▶ SET PROBLEM A:
In the court opinion excerpt on the speeding citation, which court held the trial de novo?
▶ SET PROBLEM B:
In the court opinion excerpt on the speeding citation, substitute "adjudicator" for "decision maker" in the part that opens with the words containing "First, the proceeding" and closes with "Pa.C.S.A. § 1538(a).", then write that part out.
▶ SET PROBLEM C:
Pick up the court opinion on the speeding citation where it stops and write the next part.

-- start of TEXT SEGMENT --

Assuming, arguendo, that the "Citation" in this case contained substantive defects, the appellant would not have been entitled to a dismissal of the Motor Vehicle Code violation (speeding) for several reasons.

First, the proceeding below was a trial de novo before the Court of Common Pleas of Allegheny County. "De novo review entails, as the term suggests, full consideration of the case anew. The reviewing body is in effect substituted for the prior decision maker and redecides the case. The reviewing court may not, however, change the statutory law under which the original decision was made." Commonwealth v. Virnelson, 212 Pa. Super. 359, 367, 243 A.2d 464, 469 (1968). Accord Commonwealth v. Krut, 311 Pa. Super. 64, 457 A.2d 114 (1983); Commonwealth v. Kyle, 307 Pa. Super. 446, 453 A.2d 668 (1982); Commonwealth v. Koch, 288 Pa. Super. 290, 431 A.2d 1052 (1981); Pa.R.Crim.P. 67(f).

Second, the instant case is not concerned with a point system suspension under Section 1538(a) of the Motor Vehicle Code.*fn5 75 Pa.C.S.A. § 1538(a).

[ 319 Pa. Super. Page 405]

Third, because of the nature of the de novo trial, the Court of Common Pleas of Allegheny County was not reviewing the District Justice's summary conviction of the appellant. Rather, the trial judge was to determine whether a violation had taken place under 75 Pa.C.S.A. § 3362, the provision with which appellant was charged with contravening. See Commonwealth of Pa., Depart. of Trans., Bureau of Traffic Safety v. Mislivets, 12 Pa. Commw. 59, 315 A.2d 307 (1974).

Keeping the aforesaid in mind, we find that what was said by the Commonwealth Court in Civitello v. Commonwealth of Pa., Depart. of Trans., Bureau of Traffic Safety, 11 Pa. Commw. 551, 315 A.2d 666 (1974), in dealing with a situation similar to the one confronting us now, to be germane to the manner in which we dispose of the case sub judice; viz.:

The appellant here has raised three issues, none of which are persuasive. First, he asserts that his license was not subject to suspension because no proper report of conviction was transmitted by the justice of the peace. This not being a point-system suspension [case] under the provisions of Section 619.1 of The Vehicle Code, 75 P.S. § 619.1, [ repealed by the Act of June 17, 1976, P.L. 162, § 7; reenacted at 75 Pa.C.S.A. § 1531 et seq.,] and the appellant being entitled to and receiving a hearing de novo before the Court of Common Pleas of Chester County, the propriety of the magistrate's conviction report is of no moment nor is it entitled to any consideration by the court below or this Court on review.

-- end of TEXT SEGMENT --
-- start of EXCERPTED DATA --

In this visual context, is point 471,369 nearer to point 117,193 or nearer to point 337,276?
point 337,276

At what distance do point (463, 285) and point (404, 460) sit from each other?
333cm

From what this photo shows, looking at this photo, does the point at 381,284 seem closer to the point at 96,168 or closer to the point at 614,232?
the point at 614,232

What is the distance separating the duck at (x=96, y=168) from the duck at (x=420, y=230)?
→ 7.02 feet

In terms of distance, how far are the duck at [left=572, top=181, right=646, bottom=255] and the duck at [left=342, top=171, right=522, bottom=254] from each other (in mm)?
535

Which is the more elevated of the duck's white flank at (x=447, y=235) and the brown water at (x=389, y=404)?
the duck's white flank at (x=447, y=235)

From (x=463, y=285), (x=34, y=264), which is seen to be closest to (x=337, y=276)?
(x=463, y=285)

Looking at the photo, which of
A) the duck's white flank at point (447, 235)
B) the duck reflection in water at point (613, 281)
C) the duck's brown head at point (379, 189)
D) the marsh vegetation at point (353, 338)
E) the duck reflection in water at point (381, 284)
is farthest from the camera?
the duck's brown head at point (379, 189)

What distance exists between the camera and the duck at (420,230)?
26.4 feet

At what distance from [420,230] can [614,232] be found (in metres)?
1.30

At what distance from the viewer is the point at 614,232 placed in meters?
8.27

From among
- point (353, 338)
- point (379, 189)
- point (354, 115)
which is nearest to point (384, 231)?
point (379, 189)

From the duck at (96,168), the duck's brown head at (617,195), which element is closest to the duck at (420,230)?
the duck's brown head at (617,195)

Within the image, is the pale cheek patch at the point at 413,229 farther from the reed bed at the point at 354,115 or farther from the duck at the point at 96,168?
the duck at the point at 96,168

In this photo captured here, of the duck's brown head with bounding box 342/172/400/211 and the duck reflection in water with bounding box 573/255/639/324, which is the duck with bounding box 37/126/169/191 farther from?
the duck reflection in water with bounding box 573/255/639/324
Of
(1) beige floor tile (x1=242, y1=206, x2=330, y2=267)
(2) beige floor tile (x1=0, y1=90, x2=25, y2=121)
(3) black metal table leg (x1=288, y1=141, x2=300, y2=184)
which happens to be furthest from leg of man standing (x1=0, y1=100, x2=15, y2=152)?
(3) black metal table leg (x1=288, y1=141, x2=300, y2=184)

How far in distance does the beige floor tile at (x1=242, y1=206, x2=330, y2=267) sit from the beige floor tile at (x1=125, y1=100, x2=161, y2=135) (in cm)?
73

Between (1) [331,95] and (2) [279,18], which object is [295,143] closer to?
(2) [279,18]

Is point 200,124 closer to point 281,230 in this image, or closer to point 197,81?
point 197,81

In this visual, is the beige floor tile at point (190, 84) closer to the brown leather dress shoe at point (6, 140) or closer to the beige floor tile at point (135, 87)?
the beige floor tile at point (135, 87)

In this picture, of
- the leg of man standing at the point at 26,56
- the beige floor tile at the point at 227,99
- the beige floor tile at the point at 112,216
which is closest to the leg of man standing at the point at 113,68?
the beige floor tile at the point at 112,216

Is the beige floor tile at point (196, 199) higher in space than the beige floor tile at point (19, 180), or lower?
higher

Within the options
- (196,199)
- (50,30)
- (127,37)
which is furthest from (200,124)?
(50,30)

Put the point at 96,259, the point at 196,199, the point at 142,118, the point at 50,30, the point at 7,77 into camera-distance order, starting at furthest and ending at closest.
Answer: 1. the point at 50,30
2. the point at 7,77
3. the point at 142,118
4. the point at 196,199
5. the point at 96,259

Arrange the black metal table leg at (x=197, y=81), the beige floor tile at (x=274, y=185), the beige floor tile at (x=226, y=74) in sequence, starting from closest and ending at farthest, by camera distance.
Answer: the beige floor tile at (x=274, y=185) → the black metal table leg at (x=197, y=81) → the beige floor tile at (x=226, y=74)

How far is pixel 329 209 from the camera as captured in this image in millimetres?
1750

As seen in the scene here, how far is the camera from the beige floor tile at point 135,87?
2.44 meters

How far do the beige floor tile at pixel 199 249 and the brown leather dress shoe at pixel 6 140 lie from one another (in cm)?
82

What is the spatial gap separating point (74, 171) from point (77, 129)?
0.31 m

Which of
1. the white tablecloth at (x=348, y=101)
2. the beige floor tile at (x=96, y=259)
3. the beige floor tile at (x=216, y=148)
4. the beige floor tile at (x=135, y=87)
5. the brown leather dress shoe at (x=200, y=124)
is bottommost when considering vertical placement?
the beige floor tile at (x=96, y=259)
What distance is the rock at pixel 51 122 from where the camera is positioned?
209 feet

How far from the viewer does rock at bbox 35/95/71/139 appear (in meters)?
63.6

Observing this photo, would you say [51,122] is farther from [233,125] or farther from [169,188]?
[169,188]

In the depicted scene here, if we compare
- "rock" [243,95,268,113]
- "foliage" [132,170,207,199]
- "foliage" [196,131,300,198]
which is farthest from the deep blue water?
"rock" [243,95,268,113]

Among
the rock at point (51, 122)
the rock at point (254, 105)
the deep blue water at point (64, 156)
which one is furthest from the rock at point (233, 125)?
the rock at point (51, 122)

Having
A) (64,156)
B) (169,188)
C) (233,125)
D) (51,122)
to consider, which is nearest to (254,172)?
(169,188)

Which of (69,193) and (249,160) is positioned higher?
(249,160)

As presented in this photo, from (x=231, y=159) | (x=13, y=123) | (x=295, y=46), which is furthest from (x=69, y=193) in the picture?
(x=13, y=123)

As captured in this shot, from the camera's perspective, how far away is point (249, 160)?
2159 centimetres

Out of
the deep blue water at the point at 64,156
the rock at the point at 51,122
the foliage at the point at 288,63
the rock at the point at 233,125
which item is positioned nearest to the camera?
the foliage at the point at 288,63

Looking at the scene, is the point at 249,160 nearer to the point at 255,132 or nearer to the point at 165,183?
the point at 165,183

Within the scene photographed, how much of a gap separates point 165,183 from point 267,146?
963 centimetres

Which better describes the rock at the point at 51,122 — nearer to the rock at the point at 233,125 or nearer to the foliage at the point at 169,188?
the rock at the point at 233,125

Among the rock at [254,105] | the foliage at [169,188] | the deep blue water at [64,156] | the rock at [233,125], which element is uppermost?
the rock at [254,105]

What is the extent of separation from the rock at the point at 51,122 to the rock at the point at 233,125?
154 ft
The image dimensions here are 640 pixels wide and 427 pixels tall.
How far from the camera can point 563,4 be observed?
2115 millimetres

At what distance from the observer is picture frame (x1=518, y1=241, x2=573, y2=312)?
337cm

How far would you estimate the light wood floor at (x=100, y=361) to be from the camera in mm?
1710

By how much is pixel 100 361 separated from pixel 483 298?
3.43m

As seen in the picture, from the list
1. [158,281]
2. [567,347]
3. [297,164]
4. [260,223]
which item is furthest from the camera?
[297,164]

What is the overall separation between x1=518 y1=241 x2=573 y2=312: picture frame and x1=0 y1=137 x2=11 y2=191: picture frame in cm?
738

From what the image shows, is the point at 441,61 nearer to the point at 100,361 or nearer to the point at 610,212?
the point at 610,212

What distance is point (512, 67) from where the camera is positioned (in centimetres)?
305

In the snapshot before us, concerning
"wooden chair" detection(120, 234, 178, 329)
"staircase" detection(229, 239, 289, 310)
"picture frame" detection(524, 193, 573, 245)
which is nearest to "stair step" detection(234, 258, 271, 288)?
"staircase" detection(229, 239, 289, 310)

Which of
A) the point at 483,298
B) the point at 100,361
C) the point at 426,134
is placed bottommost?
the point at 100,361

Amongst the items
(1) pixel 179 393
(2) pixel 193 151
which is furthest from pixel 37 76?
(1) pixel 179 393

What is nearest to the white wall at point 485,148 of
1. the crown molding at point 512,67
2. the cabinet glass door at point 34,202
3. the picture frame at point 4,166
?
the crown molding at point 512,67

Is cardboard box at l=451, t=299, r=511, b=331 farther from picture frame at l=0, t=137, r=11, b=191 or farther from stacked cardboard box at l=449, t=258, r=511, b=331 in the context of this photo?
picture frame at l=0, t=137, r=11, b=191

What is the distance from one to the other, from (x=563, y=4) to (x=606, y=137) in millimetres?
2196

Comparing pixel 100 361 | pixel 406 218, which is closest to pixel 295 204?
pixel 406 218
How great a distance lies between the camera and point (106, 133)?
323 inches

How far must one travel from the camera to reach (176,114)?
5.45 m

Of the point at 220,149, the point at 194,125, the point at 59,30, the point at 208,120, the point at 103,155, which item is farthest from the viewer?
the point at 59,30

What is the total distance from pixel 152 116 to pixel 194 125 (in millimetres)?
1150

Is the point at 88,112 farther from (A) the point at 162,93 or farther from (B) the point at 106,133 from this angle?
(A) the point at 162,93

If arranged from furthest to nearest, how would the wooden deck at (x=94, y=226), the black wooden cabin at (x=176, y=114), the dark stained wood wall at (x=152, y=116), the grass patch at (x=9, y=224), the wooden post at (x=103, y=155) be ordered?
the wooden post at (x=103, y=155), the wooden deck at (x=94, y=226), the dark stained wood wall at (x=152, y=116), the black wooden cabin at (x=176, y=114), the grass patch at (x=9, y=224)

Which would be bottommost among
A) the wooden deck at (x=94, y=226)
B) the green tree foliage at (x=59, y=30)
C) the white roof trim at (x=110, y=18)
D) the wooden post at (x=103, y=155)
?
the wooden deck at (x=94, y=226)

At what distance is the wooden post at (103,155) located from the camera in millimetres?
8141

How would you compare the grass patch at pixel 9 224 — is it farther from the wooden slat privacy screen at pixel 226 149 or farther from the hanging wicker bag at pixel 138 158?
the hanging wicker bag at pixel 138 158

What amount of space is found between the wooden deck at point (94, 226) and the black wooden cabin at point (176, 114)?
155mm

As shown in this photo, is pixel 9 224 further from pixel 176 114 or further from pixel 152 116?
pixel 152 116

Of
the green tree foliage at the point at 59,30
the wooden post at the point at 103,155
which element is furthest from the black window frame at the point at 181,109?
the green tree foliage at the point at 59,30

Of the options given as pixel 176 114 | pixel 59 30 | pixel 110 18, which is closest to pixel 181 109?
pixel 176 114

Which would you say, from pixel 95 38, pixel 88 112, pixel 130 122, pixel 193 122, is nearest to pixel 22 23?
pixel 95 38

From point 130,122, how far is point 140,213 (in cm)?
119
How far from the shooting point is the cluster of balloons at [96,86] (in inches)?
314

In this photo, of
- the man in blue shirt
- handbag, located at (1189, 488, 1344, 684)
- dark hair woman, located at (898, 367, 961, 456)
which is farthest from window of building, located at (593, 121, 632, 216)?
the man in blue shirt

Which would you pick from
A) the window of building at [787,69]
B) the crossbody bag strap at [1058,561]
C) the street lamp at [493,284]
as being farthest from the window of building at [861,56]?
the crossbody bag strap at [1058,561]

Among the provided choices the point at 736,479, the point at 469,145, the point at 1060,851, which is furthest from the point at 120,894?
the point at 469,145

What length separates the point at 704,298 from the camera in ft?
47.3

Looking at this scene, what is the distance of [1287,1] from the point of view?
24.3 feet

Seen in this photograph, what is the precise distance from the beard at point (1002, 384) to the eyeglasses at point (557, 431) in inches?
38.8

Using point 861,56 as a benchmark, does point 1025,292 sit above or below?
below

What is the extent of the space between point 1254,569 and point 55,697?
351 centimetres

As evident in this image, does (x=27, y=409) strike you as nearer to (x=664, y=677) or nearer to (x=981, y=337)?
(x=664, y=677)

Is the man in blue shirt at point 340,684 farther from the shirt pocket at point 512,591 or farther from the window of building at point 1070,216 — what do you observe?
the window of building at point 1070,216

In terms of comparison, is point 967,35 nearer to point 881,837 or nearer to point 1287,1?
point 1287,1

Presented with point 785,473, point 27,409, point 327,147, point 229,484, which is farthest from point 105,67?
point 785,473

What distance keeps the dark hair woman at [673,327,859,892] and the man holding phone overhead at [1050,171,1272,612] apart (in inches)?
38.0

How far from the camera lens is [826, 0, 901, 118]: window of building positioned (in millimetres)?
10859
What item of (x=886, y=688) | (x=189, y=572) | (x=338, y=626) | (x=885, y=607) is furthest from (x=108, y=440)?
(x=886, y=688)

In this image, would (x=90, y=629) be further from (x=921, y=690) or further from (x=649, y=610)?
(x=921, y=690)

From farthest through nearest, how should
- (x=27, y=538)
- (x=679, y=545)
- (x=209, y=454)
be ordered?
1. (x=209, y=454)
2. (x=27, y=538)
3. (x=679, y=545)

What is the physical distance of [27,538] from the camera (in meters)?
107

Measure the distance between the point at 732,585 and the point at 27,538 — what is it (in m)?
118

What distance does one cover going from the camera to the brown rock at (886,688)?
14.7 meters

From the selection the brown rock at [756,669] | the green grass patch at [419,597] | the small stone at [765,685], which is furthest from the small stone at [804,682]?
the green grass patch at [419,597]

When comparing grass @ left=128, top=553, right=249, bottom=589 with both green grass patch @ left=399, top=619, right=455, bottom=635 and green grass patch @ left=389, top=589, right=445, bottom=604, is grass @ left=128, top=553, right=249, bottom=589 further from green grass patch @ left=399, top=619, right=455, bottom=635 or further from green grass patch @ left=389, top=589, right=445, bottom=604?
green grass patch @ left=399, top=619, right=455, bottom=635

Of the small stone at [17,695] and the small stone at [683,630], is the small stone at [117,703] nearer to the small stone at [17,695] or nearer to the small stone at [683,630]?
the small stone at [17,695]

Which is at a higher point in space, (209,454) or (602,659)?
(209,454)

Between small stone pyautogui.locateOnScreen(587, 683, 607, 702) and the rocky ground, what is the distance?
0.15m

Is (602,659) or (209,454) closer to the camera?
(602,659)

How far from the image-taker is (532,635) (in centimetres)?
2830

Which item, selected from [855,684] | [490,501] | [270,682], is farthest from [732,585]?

-- end of EXCERPTED DATA --

▶ EXPECTED OUTPUT A:
The Court of Common Pleas of Allegheny County.

▶ EXPECTED OUTPUT B:
First, the proceeding below was a trial de novo before the Court of Common Pleas of Allegheny County. "De novo review entails, as the term suggests, full consideration of the case anew. The reviewing body is in effect substituted for the prior adjudicator and redecides the case. The reviewing court may not, however, change the statutory law under which the original decision was made." Commonwealth v. Virnelson, 212 Pa. Super. 359, 367, 243 A.2d 464, 469 (1968). Accord Commonwealth v. Krut, 311 Pa. Super. 64, 457 A.2d 114 (1983); Commonwealth v. Kyle, 307 Pa. Super. 446, 453 A.2d 668 (1982); Commonwealth v. Koch, 288 Pa. Super. 290, 431 A.2d 1052 (1981); Pa.R.Crim.P. 67(f).

Second, the instant case is not concerned with a point system suspension under Section 1538(a) of the Motor Vehicle Code.*fn5 75 Pa.C.S.A. § 1538(a).

▶ EXPECTED OUTPUT C:
Next, appellant contends that the Commonwealth failed to sustain its burden of proof at the hearing de novo because the magistrate's report of conviction was offered but not admitted into evidence. An examination of the record will disclose that the report was not admitted into evidence but, as we have noted, the testimony of the

[ 319 Pa. Super. Page 406]

    arresting officer provided sufficient evidence to show that appellant had committed the offense of speeding. Accordingly, the record does disclose that the Commonwealth did sustain its burden of proof at the hearing de novo.

Id., 11 Pa. Commw. at 554-555, 315 A.2d at 668.

Instantly, as in Civitello, we are dealing with a hearing de novo before a court of common pleas from a magistrate's summary conviction of a traffic violation, in which a point-system suspension is not involved. A fortiori, in compliance with Civiletto, this Court need not consider the propriety of the District Justice's conviction report ("Certification of Disposition") in deciding whether to affirm the trial court's decision. We need only look to the evidence adduced at the hearing.

Since the admissibility of the results of the speed timing device utilized by Trooper Formichella in "clocking" the appellant traveling at 80 miles per hour is inextricably tied to the sufficiency of the evidence question, we must, initially, respond to the last of appellant's claims. That is, "[i]t is submitted by the Appellant that the document which was sought to be introduced and which was allowed to be introduced into evidence over the objection of the Appellant was non-authenticated for the reason that it contained no date as to the execution thereof and, the Commonwealth did not bring in the party who executed same to verify the date of execution." (Appellant's Brief at 14)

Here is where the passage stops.